Jerichow Monastery – Northern Germany’s oldest brick building

With a height of 59 meters, the mighty west towers of the collegiate church of St. Marien and Nicolai in Jerichow tower over the Elbe meadows. They bear witness to the monastery’s more than 875-year history and arouse admiration for the great building achievements of the Middle Ages. The Romanesque monastery complex, which has been preserved in large parts in its original style, is today one of the most visited stops on the Romanesque Road. The area of the monastery garden, which has been recreated in the style of the Middle Ages, invites guests to linger. In addition to the dyer’s garden and the vegetable and spice garden, visitors can also nibble in a field fruit garden.

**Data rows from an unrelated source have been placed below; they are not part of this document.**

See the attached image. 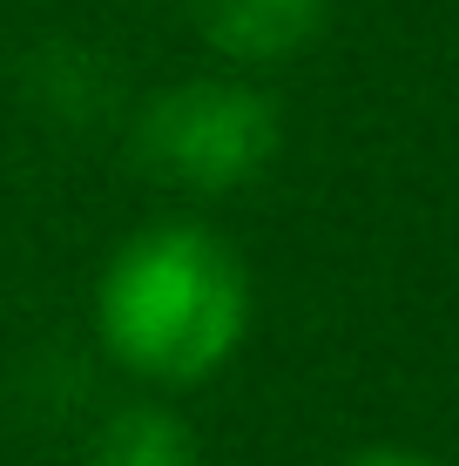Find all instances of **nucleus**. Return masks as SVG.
I'll use <instances>...</instances> for the list:
<instances>
[{
  "instance_id": "1",
  "label": "nucleus",
  "mask_w": 459,
  "mask_h": 466,
  "mask_svg": "<svg viewBox=\"0 0 459 466\" xmlns=\"http://www.w3.org/2000/svg\"><path fill=\"white\" fill-rule=\"evenodd\" d=\"M250 331V278L216 230L149 223L95 278V339L149 385H203Z\"/></svg>"
},
{
  "instance_id": "2",
  "label": "nucleus",
  "mask_w": 459,
  "mask_h": 466,
  "mask_svg": "<svg viewBox=\"0 0 459 466\" xmlns=\"http://www.w3.org/2000/svg\"><path fill=\"white\" fill-rule=\"evenodd\" d=\"M135 163L189 197H230L250 189L284 149V116L257 82L236 75H189L155 88L129 128Z\"/></svg>"
},
{
  "instance_id": "3",
  "label": "nucleus",
  "mask_w": 459,
  "mask_h": 466,
  "mask_svg": "<svg viewBox=\"0 0 459 466\" xmlns=\"http://www.w3.org/2000/svg\"><path fill=\"white\" fill-rule=\"evenodd\" d=\"M189 14L224 61L264 68V61H291L318 41L331 0H189Z\"/></svg>"
},
{
  "instance_id": "4",
  "label": "nucleus",
  "mask_w": 459,
  "mask_h": 466,
  "mask_svg": "<svg viewBox=\"0 0 459 466\" xmlns=\"http://www.w3.org/2000/svg\"><path fill=\"white\" fill-rule=\"evenodd\" d=\"M88 466H203V460H196V440H189V426L176 412L129 406V412H115V420L95 432Z\"/></svg>"
},
{
  "instance_id": "5",
  "label": "nucleus",
  "mask_w": 459,
  "mask_h": 466,
  "mask_svg": "<svg viewBox=\"0 0 459 466\" xmlns=\"http://www.w3.org/2000/svg\"><path fill=\"white\" fill-rule=\"evenodd\" d=\"M344 466H446V460L419 453V446H365V453H352Z\"/></svg>"
}]
</instances>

East of the Elbe, in the former Slavic settlement area, cathedrals, monasteries and numerous village churches were built within a few decades in the course of large-scale Christian missionary activity in the 12th century. In 1144 King Konrad III confirms the foundation of the Premonstratensian Monastery of Jerichow from possessions of the Counts of Stade and places it under the legal control of the Bishopric of Havelberg. Canons from the monastery of Our Lady in Magdeburg establish their settlement in the center of the town near the present-day town church. However, due to the “tumult of the market hustle and bustle”, the location is abandoned again as early as 1148 and moved to the present site. In the course of the 12th and 13th centuries, the Romanesque monastery complex with basilica, enclosure, numerous farm buildings and surrounding wall was built. However, since there was a lack of natural stone as a building material for monastery construction in a wide area, the rich clay deposits were used to build one of the earliest and largest brick churches in northern Germany. Starting from Jerichow, brick architecture spreads throughout the stone-poor lowlands of northern Germany and reaches its peak with the Brick Gothic. Soon after its foundation, the monastery becomes embroiled in the power struggles between the archbishops of Magdeburg and the margraves of Brandenburg, both of whom lay claim to the area, parts of which today belong to the Jerichow Land. The monastery thus loses its importance, but in this way the Romanesque building fabric in the area of the church and enclosure remains untouched until modern times. In the course of the Lutheran Reformation, the monastery was dissolved in 1552.